Once upon a time, far out on a rugged New England coast line, a group of us went down to ‘letter-box corner’ to see if we had any mail. All the small mail boxes were clustered there, surmounting their stout poles at different heights and angles, like mushrooms on their stems. From a long distance away we could tell if there were letters, for each post box was equipped with a brilliant red tin flag, which was set upright by the postman whenever he left letters in the box. On this particular evening our luck was running well, and all the little crimson flags were stuck aloft, like an uprising of the Reds. We fished out our letters and sat down at once to read them on a rocky slope beside the road. As we finished, we were joined by the oldest inhabitant of those regions, a hale and successful real-estate expert of eighty-three, who had watched all the summer cottagers move in, and had sold most of them their land.

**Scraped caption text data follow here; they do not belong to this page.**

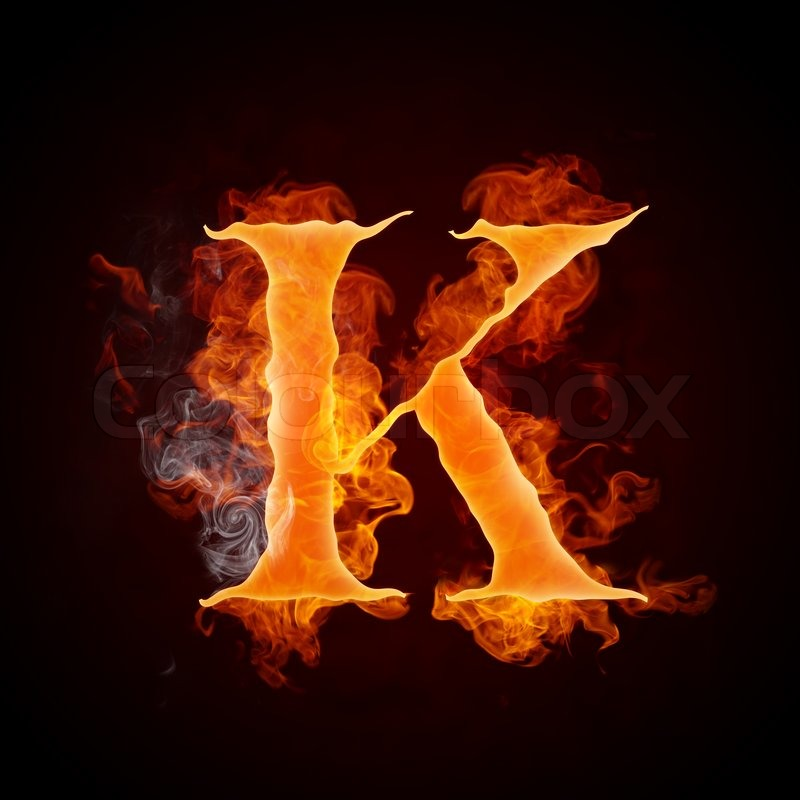 Fire Letter K Isolated...K Logo In Fire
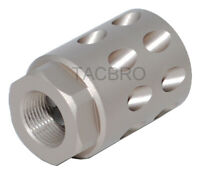 Tan Anodized Aluminum 1/2x28 Thread Pitch Muzzle Brake for Glock 9MM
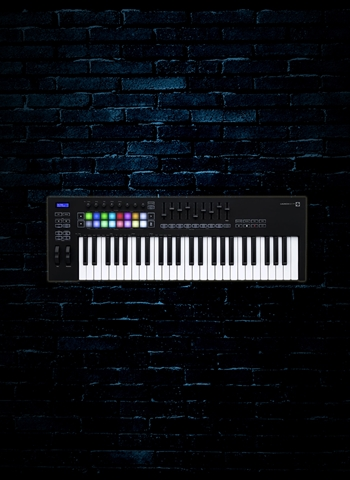 Novation Launchkey 25 MK2 - 25-Key MIDI Controller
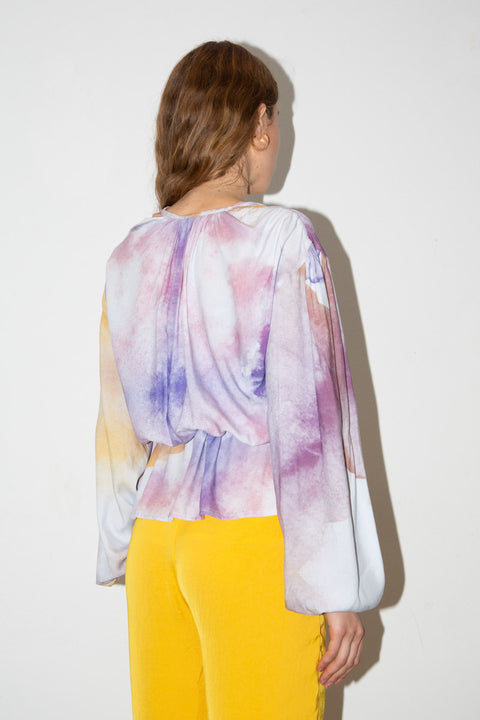 Elsa Top in Aquarelle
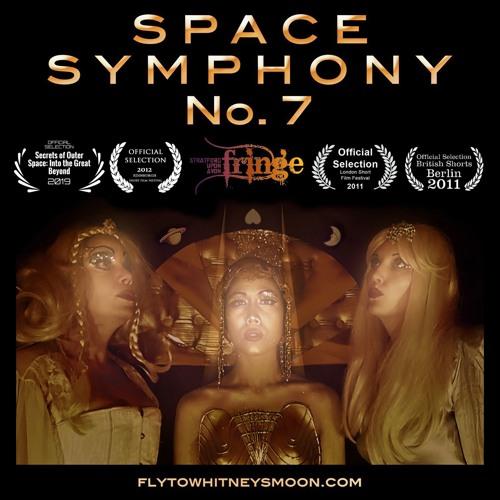 Space Symphony No.7 - JF Whitney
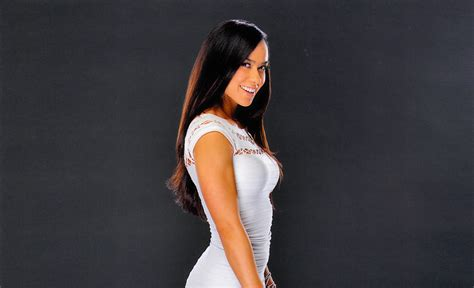aj lee wallpapers backgrounds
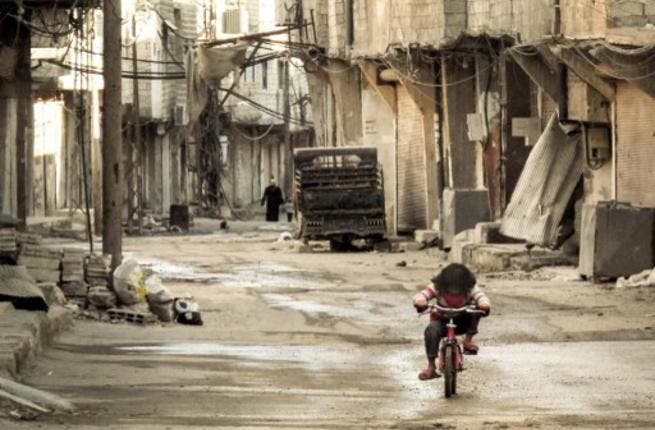 The government in Syria has increased the cost of fuel and other commodities as the economy continues to suffer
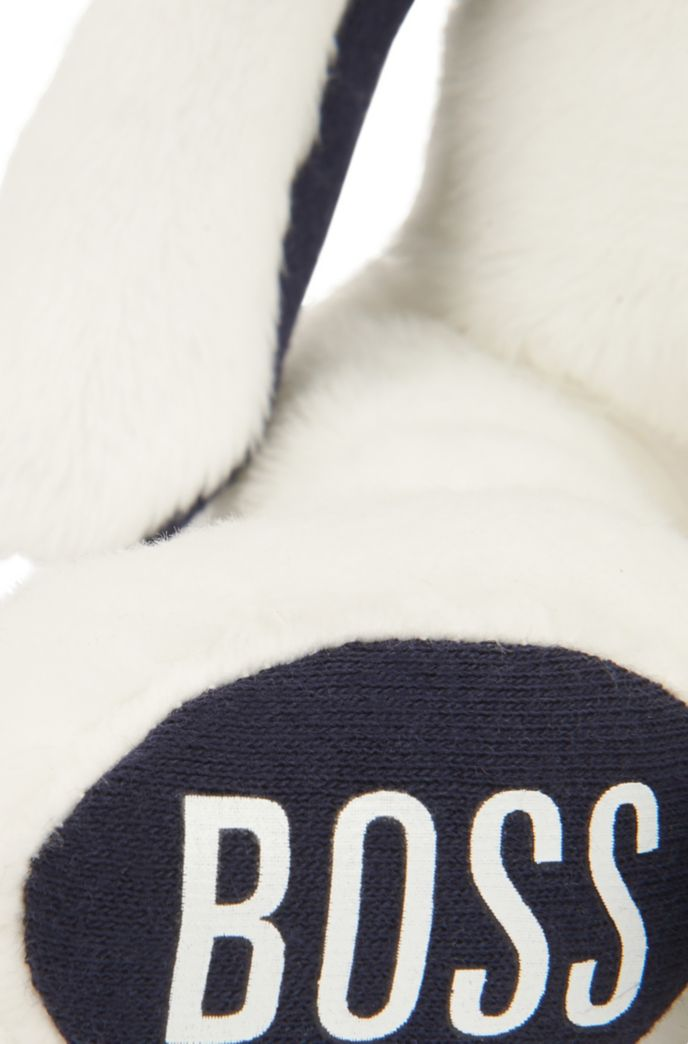 Baby faux-fur bunny with logo-print feet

He drew some business letters out of his box, and as he sat down on a boulder near us he remarked, not plaintively, but in the tone of one who mentions a matter of fact, ‘Do you realize that I can never have a letter from any of my relatives again ? I have to depend upon a medium for that.'
‘Do very satisfactory messages ever come to you in that way?’ we asked.
‘No, not what I should call very satisfactory,’said he regretfully. ' I suppose I am not mediumistic enough myself for that. But,’ thoughtfully, ‘I am sitting for development.’
‘Sitting for development’ — we meditated on this for a moment as we watched the slender tip of the new moon going down beyond the bayberry pastures in the west. ‘I used to be a great skeptic about such things,’ mused the old gentleman at last, folding his business documents away. ‘And I still am, to a certain degree. But when all your family and all your friends of your own age have gone, you don’t know how you get to wishing for just a word.’
No — probably we do not know, but we can quite sufficiently imagine, we whose relatives and friends are still going briskly hither and thither somewhere upon the planet Earth. Quick, Ariel, the ink bottle! We have just time to get a short note written and into the evening mail!